As a specialist in consulting to companies seeking innovation, I sometimes get the question “What’s so innovative about that?” At one level, it certainly looks the same, with slides, data analysis, and interviews. But innovation consulting has its own idiosyncrasies that differentiate it from what the big firms do. Having worked in both worlds, several lessons stand out, which may have meaning for others whatever their consulting focus.

What’s Distinct?

Crafting strategy for markets that are new or rapidly changing prevents easy application of some of a consultant’s most trusted tools. Market trend lines cannot be extrapolated, financial models compile unknown on unknown, and other firms may become ally, rival, or sometimes both. Different approaches are needed, and I wrote my first book Capturing New Markets to lay out methods for spotting new markets, assessing what doesn’t exist, and developing long-term channel strategies when so much is in flux. The key undercurrent is identifying patterns of market evolution. While many might claim that flexibility should be the watchword, oftentimes you really do need to make a decision. Patterns help to point the way to success.
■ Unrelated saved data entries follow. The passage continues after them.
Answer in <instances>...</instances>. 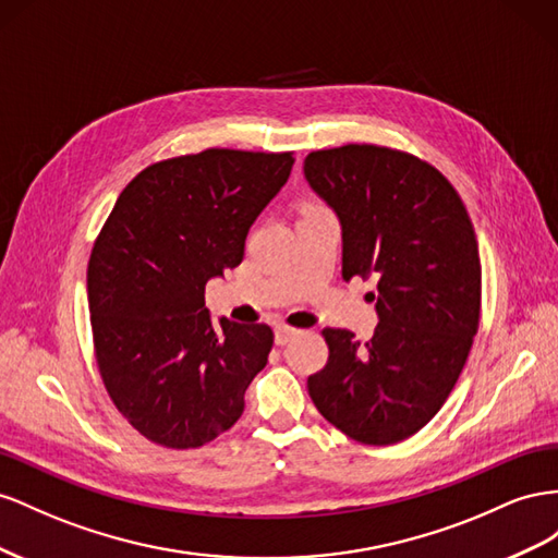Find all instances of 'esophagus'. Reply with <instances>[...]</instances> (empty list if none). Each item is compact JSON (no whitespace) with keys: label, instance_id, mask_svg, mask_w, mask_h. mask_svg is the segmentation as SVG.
<instances>
[{"label":"esophagus","instance_id":"esophagus-1","mask_svg":"<svg viewBox=\"0 0 558 558\" xmlns=\"http://www.w3.org/2000/svg\"><path fill=\"white\" fill-rule=\"evenodd\" d=\"M299 333V329H294V327H288V325H278L276 327V343L278 345H288L294 337Z\"/></svg>","mask_w":558,"mask_h":558}]
</instances>
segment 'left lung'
<instances>
[{
	"label": "left lung",
	"instance_id": "obj_1",
	"mask_svg": "<svg viewBox=\"0 0 558 558\" xmlns=\"http://www.w3.org/2000/svg\"><path fill=\"white\" fill-rule=\"evenodd\" d=\"M308 186L341 225V276L374 280L367 343L325 329L329 360L308 376L323 416L362 444H395L429 423L480 327L482 262L463 201L439 170L395 149L313 151Z\"/></svg>",
	"mask_w": 558,
	"mask_h": 558
}]
</instances>
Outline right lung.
<instances>
[{
    "label": "right lung",
    "instance_id": "add662e5",
    "mask_svg": "<svg viewBox=\"0 0 558 558\" xmlns=\"http://www.w3.org/2000/svg\"><path fill=\"white\" fill-rule=\"evenodd\" d=\"M292 154L205 149L142 170L88 262L95 355L111 402L147 439L196 449L229 429L268 362L266 325L213 323L205 284L243 262Z\"/></svg>",
    "mask_w": 558,
    "mask_h": 558
}]
</instances>
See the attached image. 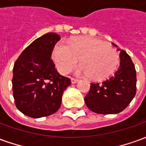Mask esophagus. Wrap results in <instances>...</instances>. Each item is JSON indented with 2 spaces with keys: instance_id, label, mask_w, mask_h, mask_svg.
I'll use <instances>...</instances> for the list:
<instances>
[{
  "instance_id": "1",
  "label": "esophagus",
  "mask_w": 146,
  "mask_h": 146,
  "mask_svg": "<svg viewBox=\"0 0 146 146\" xmlns=\"http://www.w3.org/2000/svg\"><path fill=\"white\" fill-rule=\"evenodd\" d=\"M76 82H78V80L76 78H71V83L72 84H76Z\"/></svg>"
}]
</instances>
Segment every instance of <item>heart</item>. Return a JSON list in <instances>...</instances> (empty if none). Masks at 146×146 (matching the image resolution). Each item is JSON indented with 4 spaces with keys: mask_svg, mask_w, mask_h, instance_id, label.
Masks as SVG:
<instances>
[{
    "mask_svg": "<svg viewBox=\"0 0 146 146\" xmlns=\"http://www.w3.org/2000/svg\"><path fill=\"white\" fill-rule=\"evenodd\" d=\"M52 57L58 70L66 74L76 66L80 58L77 74H88L92 80L107 78L119 65L118 52L104 42L91 37H76L69 45L58 43Z\"/></svg>",
    "mask_w": 146,
    "mask_h": 146,
    "instance_id": "b5f03b06",
    "label": "heart"
}]
</instances>
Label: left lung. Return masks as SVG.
Wrapping results in <instances>:
<instances>
[{"label":"left lung","instance_id":"left-lung-1","mask_svg":"<svg viewBox=\"0 0 146 146\" xmlns=\"http://www.w3.org/2000/svg\"><path fill=\"white\" fill-rule=\"evenodd\" d=\"M119 58V67L113 76L101 83L91 84L84 101L94 113H119L127 107L135 96L137 78L135 65L123 50L120 51Z\"/></svg>","mask_w":146,"mask_h":146}]
</instances>
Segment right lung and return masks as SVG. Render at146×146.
<instances>
[{"mask_svg": "<svg viewBox=\"0 0 146 146\" xmlns=\"http://www.w3.org/2000/svg\"><path fill=\"white\" fill-rule=\"evenodd\" d=\"M60 36L48 33L32 42L15 61L12 89L16 107L25 115L40 118L60 108L62 96L71 84L60 75L51 58Z\"/></svg>", "mask_w": 146, "mask_h": 146, "instance_id": "add662e5", "label": "right lung"}]
</instances>
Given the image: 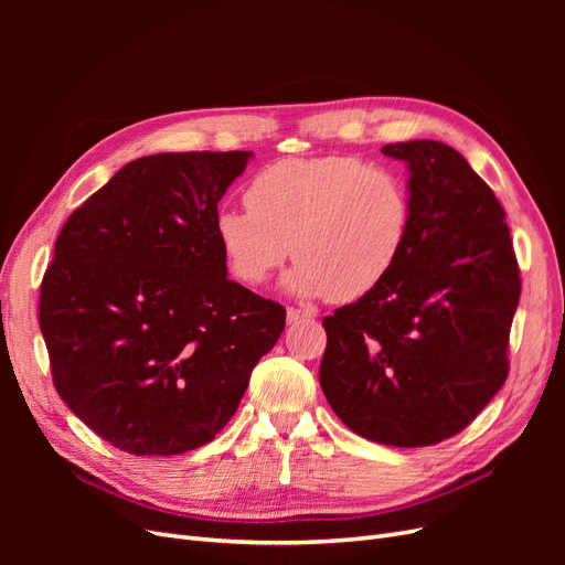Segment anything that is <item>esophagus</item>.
Returning <instances> with one entry per match:
<instances>
[{"label": "esophagus", "mask_w": 565, "mask_h": 565, "mask_svg": "<svg viewBox=\"0 0 565 565\" xmlns=\"http://www.w3.org/2000/svg\"><path fill=\"white\" fill-rule=\"evenodd\" d=\"M309 318H313L309 311H299V309H287V322L289 324H297V322H301V320H309Z\"/></svg>", "instance_id": "34e87169"}]
</instances>
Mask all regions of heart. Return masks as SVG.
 Segmentation results:
<instances>
[{
  "label": "heart",
  "instance_id": "1",
  "mask_svg": "<svg viewBox=\"0 0 565 565\" xmlns=\"http://www.w3.org/2000/svg\"><path fill=\"white\" fill-rule=\"evenodd\" d=\"M243 207H218L216 243L235 280L264 285L289 256L285 285L301 297L353 301L396 268L413 202L391 169L353 156L285 158L256 172Z\"/></svg>",
  "mask_w": 565,
  "mask_h": 565
}]
</instances>
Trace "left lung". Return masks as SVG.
Segmentation results:
<instances>
[{"mask_svg": "<svg viewBox=\"0 0 565 565\" xmlns=\"http://www.w3.org/2000/svg\"><path fill=\"white\" fill-rule=\"evenodd\" d=\"M382 152L407 164L413 231L380 287L322 320L320 386L358 436L424 448L467 429L507 382L521 278L500 200L455 148Z\"/></svg>", "mask_w": 565, "mask_h": 565, "instance_id": "left-lung-1", "label": "left lung"}]
</instances>
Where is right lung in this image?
<instances>
[{
    "label": "right lung",
    "mask_w": 565,
    "mask_h": 565,
    "mask_svg": "<svg viewBox=\"0 0 565 565\" xmlns=\"http://www.w3.org/2000/svg\"><path fill=\"white\" fill-rule=\"evenodd\" d=\"M249 158H139L61 228L40 289L54 386L129 455L210 443L285 330L280 303L228 280L214 233L218 200Z\"/></svg>",
    "instance_id": "right-lung-1"
}]
</instances>
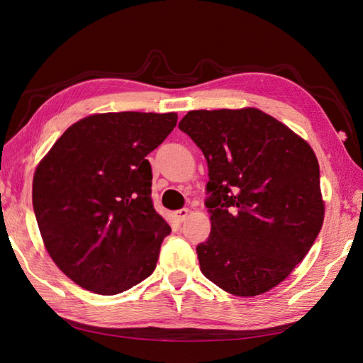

Innovation clients are also their own genre. Their mandates are often fuzzy (“go make us more innovative!”), so selling to them has to be highly consultative to hone the project scope. At the same time, they often feel uncomfortable with their charge, so having a well-defined process for a project provides reassurance that the results will get delivered. Executing the project with them needs to be participatory; otherwise bold recommendations can feel as though they landed from Mars and have no buy-in for implementation. A recommended suggestion here is to have a client co-lead a focus group with you, or join you on ethnographies, to make the findings visceral and to spark the sort of creative back-and-forth that PowerPoint can struggle to trigger.

What’s Changed?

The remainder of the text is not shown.